In 1893 the Committee of Fifty for the Investigation of the Liquor Problem (Committee of Fifty) was organized to compile facts about alcohol use. On October 20, it formed four subcommittees, one to explore the physiological aspects of alcohol. Its members produced a scathing review of the STI and its methods. The subcommittee questioned the scientific nature of many STI claims, feeling that the organization used propaganda under the guise of science to dictate morality. It also disputed the need for temperance instruction to primary school-aged children and believed high school students should only be taught scientific fact and allowed to form their own educated opinions.

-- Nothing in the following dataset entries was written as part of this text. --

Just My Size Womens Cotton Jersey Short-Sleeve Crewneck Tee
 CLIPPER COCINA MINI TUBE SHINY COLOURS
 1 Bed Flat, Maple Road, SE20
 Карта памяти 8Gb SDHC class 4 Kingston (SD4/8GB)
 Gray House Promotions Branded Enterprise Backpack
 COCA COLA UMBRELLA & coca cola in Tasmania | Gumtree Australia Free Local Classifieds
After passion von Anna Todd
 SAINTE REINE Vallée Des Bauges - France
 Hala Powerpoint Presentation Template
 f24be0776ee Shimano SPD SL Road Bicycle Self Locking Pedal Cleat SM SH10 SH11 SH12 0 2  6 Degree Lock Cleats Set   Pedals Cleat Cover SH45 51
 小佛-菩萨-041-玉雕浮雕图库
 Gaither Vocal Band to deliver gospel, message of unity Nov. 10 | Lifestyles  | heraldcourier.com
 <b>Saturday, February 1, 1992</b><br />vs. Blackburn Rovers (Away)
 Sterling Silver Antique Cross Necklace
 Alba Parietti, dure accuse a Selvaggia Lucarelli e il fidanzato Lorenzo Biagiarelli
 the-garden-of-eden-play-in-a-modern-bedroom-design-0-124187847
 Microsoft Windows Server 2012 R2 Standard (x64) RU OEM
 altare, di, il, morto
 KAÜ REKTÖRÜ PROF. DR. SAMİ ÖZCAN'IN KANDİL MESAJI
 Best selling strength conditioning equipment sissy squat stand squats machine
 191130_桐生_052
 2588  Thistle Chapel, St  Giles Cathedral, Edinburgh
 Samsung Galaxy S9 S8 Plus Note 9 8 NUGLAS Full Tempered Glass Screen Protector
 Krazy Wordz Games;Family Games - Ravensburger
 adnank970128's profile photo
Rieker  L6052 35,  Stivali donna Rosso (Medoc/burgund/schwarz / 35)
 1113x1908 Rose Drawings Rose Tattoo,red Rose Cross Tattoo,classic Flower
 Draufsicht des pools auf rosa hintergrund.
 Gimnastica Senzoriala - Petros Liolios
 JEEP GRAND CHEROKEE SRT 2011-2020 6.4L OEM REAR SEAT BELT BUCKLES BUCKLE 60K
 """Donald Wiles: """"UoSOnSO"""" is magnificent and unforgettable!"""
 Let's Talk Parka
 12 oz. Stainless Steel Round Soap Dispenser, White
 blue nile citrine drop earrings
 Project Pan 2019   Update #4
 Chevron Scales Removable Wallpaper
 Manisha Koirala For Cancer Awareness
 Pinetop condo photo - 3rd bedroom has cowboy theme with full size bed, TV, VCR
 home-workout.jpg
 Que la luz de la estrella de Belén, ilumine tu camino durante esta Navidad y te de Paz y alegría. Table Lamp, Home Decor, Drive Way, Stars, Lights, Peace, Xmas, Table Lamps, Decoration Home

Hunt publicly rebuked the committee’s claim that STI was an "educational scheme relating to alcohol which (was) neither scientific, nor temperate, nor instructive.” She felt that the committee discounted scientific updates, derived data based on the testimony of unqualified experts, and misrepresented the facts. In her opinion, the claim that WCTU endorsed textbooks were inaccurate was patently false. Hunt further argued that alcohol was a drug and not food as the Committee of Fifty had claimed, and complained that their conclusions showed an explicit bias against abstinence instruction. More than 100,000 copies of her reply, which became a Senate Document in 1904, were distributed.
Continued challenges from members of scientific and educational communities did little to slow down STI in-school programming. In 1882 Vermont first passed a law to require temperance education in schools, by the turn of the century, WCTU temperance programs had been implemented in nearly every state in the union. At its peak, more than twenty million students took part in classroom temperance education. Even after the death of Hunt, the program's matriarch, in 1906, the number of children receiving instruction continued to rise. Even after the ratification of the National Prohibition Act in 1919, the WCTU campaign against the evils of alcohol continued.
After the repeal of Prohibition, many state STI laws were either softened or repealed. While the program can boast incredible organizational success, results were arguably less clearly realized. The WCTU had changed education and achieved its goal of nationwide prohibition, but its 1933 repeal suggests that STI had not adequately convinced generations of students that alcohol was a dangerous poison. In fact, between 1880 and 1920 annual alcoholic beverage consumption increased. Similar programs continued in schools nationwide for many years, although most stressed moderation alongside the dangers of alcohol consumption instead of total abstinence.